• _Goal_:
Copy everything from the line containing "From your inspection of" down to the line containing "12.7 metres", with both of those lines included, reproducing each one unchanged.

• _Dataset records_:
— BEGIN —
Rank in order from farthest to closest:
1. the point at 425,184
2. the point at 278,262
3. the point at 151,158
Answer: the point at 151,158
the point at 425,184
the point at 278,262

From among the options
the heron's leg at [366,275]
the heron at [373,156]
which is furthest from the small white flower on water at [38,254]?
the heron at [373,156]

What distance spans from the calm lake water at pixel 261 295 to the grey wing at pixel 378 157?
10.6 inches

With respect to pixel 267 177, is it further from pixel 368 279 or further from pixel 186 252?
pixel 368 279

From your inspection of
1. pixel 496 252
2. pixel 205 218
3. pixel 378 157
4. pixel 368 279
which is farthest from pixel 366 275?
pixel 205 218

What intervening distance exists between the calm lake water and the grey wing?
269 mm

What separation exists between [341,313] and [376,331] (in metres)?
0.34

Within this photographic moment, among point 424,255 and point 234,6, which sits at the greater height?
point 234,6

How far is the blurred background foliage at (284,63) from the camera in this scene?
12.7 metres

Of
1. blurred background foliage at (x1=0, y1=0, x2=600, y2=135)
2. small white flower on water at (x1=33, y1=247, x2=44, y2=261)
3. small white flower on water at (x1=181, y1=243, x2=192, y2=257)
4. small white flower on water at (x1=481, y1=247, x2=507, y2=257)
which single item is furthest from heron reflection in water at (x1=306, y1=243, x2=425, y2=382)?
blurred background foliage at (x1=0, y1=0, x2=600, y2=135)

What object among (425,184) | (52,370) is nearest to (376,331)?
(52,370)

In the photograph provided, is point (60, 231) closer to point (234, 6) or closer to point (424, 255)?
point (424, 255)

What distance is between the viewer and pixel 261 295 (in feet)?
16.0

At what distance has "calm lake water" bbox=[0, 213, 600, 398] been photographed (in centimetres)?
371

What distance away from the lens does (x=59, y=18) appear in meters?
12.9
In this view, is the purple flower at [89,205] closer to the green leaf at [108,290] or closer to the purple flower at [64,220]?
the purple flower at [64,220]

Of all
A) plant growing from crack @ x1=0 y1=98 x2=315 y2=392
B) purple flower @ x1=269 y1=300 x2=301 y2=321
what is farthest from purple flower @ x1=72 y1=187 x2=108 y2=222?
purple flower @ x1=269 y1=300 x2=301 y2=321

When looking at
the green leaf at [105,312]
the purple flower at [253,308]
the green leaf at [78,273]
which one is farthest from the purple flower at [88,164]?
— END —
• _Worked answer_:
From your inspection of
1. pixel 496 252
2. pixel 205 218
3. pixel 378 157
4. pixel 368 279
which is farthest from pixel 366 275?
pixel 205 218

What intervening distance exists between the calm lake water and the grey wing?
269 mm

What separation exists between [341,313] and [376,331] (in metres)?
0.34

Within this photographic moment, among point 424,255 and point 234,6, which sits at the greater height?
point 234,6

How far is the blurred background foliage at (284,63) from the camera in this scene?
12.7 metres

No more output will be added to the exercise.